Exercise aim —
Your answer must match the records word for word and contain no pictures.

Record extracts —
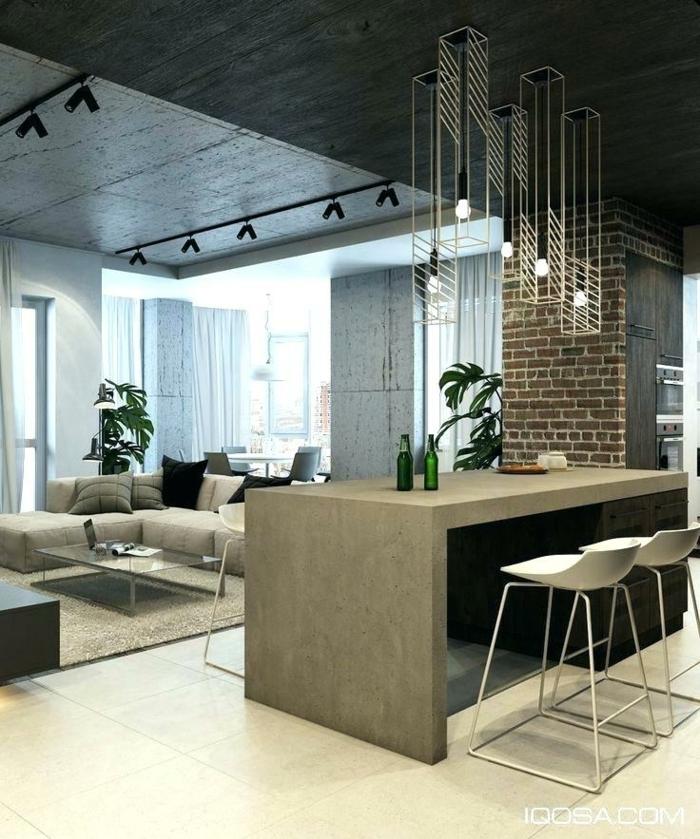 cuisine et salon en gris, chaises blanches, suspensions luminaires originales, plafond gris, grand sofa d'angle, aménagement cuisine ouverte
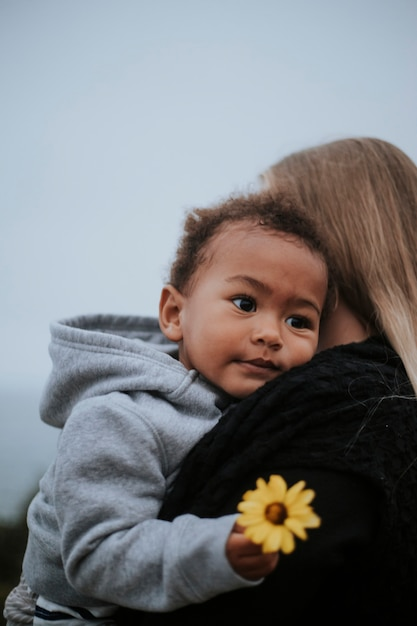 Young boy holding a flower carried by his mom Premium Photo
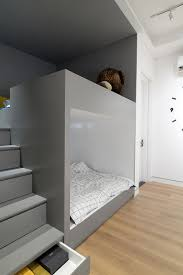 along one side of the bedroom is a grey alcove that s home to built in bunk beds with stairs leading to the top bed within the stairs are storage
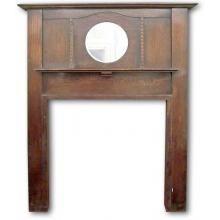 Edwardian oak mantel with circular mirror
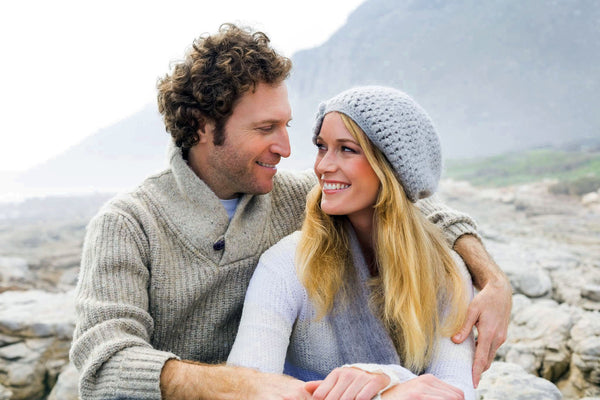 couple wearing soft cashmere sweaters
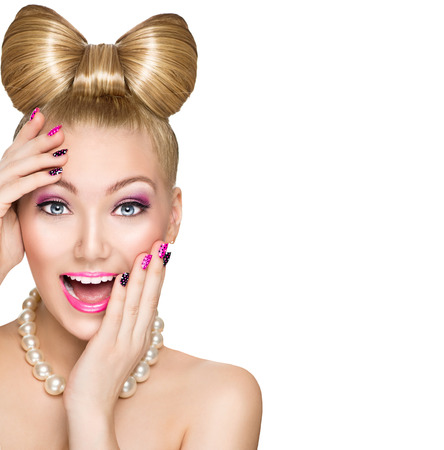 Beauty surprised model girl with funny bow hairstyleの写真素材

Output of the exercise —
 cuisine et salon en gris, chaises blanches, suspensions luminaires originales, plafond gris, grand sofa d'angle, aménagement cuisine ouverte
 Young boy holding a flower carried by his mom Premium Photo
 along one side of the bedroom is a grey alcove that s home to built in bunk beds with stairs leading to the top bed within the stairs are storage
 Edwardian oak mantel with circular mirror
 couple wearing soft cashmere sweaters
 Beauty surprised model girl with funny bow hairstyleの写真素材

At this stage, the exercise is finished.